Beam me up, Scotty!” è la frase, in realtà mai pronunciata, che in Star Trek il capitano Kirk rivolge al suo capo ingegnere Montgomery “Scotty” Scott per farsi teletrasportare sull’Enterprise. Nel 1966, quando la serie culto venne mandata in onda per la prima volta, il teletrasporto, ovvero il trasporto istantaneo della materia – organica e non – è solo un dispositivo fantascientifico, una mirabilia futuristica.

Nel 2022 i fisici Alain Aspect, John Clauser e Anton Zeilinger ritirano il loro Nobel per la fisica grazie al loro lavoro rivoluzionario sull’entanglement quantistico, come lo ha definito la stampa un “abbraccio a distanza tra particelle”. Immaginate due particelle distanti anche milioni di chilometri che agiscono come una singola unità, immaginate la possibilità di trasferire in maniera istantanea uno stato quantistico da una particella ad un’altra situata in un punto lontano. La scoperta dei tre scienziati potrebbe portare a nuovi e assolutamente non convenzionali sviluppi nel campo dell’informatica e delle comunicazioni. L’idea che atterriva, per le sue conseguenze, Albert Einstein, si è fatta concreta. Il teletrasporto (quantistico) esiste, capitano Kirk!

Ma che cos’è la meccanica quantistica? Mentre la fisica classica ha a che fare con il mondo macroscopico ed è determinista, la fisica dei quanti studia il mondo microscopico, descrive il comportamento della materia, della radiazione e loro reciproche interazioni. La meccanica quantistica ha una storia affascinante e molti padri cui si deve il nostro presente super veloce e tecnologico e le infinite possibilità davanti a noi.

Tra questi bisogna citarne soprattutto due: il fisico tedesco Werner Karl Heisenberg, cui si deve il principio di indeterminazione e la formulazione della meccanica matriciale e il fisico austriaco Erwin Schrödinger, che teorizzò la meccanica ondulatoria e il principio di complementarità. Furono acerrimi nemici e concorrenti, finché il collega danese Niels Bohr non fece da paciere nelle loro diatribe, invitandoli a Copenaghen per discutere e confrontarsi sulle loro versioni della fisica quantistica.

Il risultato, conosciuto come l’interpretazione di Copenaghen, è che le teorie di Heisenberg e Schrödinger erano e restano entrambe esatte, i principi di complementarità e indeterminazione elaborate dai due fisici, infatti, non solo sono le due prime fondamentali teorizzazioni della meccanica quantistica, ma restano il quadro di riferimento entro cui interpretare ancora oggi tutti i fenomeni quantistici.

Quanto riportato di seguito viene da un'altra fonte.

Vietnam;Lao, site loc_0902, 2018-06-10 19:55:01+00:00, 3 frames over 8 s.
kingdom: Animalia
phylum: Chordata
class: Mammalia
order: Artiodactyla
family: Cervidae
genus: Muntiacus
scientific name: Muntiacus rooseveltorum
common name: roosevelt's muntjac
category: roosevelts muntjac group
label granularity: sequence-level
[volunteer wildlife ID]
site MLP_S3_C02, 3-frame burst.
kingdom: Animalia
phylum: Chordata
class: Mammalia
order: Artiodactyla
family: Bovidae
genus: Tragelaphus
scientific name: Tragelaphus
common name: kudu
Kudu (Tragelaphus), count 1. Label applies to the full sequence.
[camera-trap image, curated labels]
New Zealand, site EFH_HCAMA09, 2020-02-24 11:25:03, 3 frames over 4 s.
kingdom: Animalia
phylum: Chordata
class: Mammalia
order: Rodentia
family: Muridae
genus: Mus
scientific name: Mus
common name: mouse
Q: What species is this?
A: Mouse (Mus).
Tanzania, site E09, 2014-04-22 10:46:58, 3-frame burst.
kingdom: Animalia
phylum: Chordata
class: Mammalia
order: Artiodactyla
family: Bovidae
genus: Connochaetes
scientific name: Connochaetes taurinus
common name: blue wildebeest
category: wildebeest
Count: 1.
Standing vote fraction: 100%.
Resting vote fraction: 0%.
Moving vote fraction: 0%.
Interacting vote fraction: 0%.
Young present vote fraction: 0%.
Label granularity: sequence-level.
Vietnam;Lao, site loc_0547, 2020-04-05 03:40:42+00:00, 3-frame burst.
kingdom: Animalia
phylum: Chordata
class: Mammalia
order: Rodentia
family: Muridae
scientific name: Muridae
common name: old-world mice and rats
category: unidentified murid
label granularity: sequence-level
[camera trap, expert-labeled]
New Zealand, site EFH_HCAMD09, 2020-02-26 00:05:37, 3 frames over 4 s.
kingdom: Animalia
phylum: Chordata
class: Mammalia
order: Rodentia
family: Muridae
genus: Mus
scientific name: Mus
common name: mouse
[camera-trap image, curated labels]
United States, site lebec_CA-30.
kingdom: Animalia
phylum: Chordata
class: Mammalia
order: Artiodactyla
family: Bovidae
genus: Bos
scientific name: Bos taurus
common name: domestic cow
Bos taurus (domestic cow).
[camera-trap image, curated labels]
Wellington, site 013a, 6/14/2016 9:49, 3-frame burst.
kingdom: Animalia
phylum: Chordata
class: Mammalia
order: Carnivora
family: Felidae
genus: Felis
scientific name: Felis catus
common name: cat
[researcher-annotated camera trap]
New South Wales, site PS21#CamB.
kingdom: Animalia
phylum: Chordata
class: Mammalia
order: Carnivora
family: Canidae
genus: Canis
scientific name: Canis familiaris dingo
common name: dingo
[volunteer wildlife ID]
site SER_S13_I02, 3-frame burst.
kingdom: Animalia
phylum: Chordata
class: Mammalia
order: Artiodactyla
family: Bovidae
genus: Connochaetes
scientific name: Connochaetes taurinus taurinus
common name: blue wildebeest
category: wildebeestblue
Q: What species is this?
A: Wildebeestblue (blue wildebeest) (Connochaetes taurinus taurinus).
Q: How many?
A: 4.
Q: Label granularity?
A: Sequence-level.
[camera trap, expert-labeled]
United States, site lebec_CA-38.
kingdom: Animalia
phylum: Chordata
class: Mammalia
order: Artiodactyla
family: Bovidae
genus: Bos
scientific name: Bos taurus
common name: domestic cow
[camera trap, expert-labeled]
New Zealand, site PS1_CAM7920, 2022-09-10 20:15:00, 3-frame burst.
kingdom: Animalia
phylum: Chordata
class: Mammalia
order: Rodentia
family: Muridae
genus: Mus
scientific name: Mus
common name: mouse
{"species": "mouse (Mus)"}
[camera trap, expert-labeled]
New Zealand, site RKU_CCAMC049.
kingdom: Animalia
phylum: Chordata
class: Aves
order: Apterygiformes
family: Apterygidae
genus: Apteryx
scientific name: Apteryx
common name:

«Einstein disse che se la meccanica quantistica è corretta, l’universo è folle. Ebbene, Einstein aveva ragione. L’universo è folle» questo aveva detto Daniel Greenberger, fisico statunitense. I principi della meccanica quantistica spingono la nostra mente in luoghi sconosciuti e molte delle domande che Heisenberg si era posto una notte di giugno del 1925 sull’isola di Helgoland nel Mare del Nord restano sospese. L’universo è folle e risponde a regole ancora sconosciute. Sappiamo poco (o moltissimo, dipende dai punti di vista) sul mondo dei quanti, ma non c’è che restare sopraffatti dagli incredibili progressi della ricerca, soprattutto nel campo del Quantum Computing. Alcuni anni fa Google, in collaborazione con la NASA Ames Research Center e la Universities Space Research Association, ha sviluppato un progetto di quantum computing, il Google Quantum AI Lab, con l’obiettivo di studiare le applicazioni dell’ottimizzazione quantistica ai problemi più complessi dell’intelligenza artificiale, quell’elaboratore quantistico è stato in grado di risolvere in dieci minuti un problema matematico per cui un normale computer avrebbe impiegato miliardi di anni.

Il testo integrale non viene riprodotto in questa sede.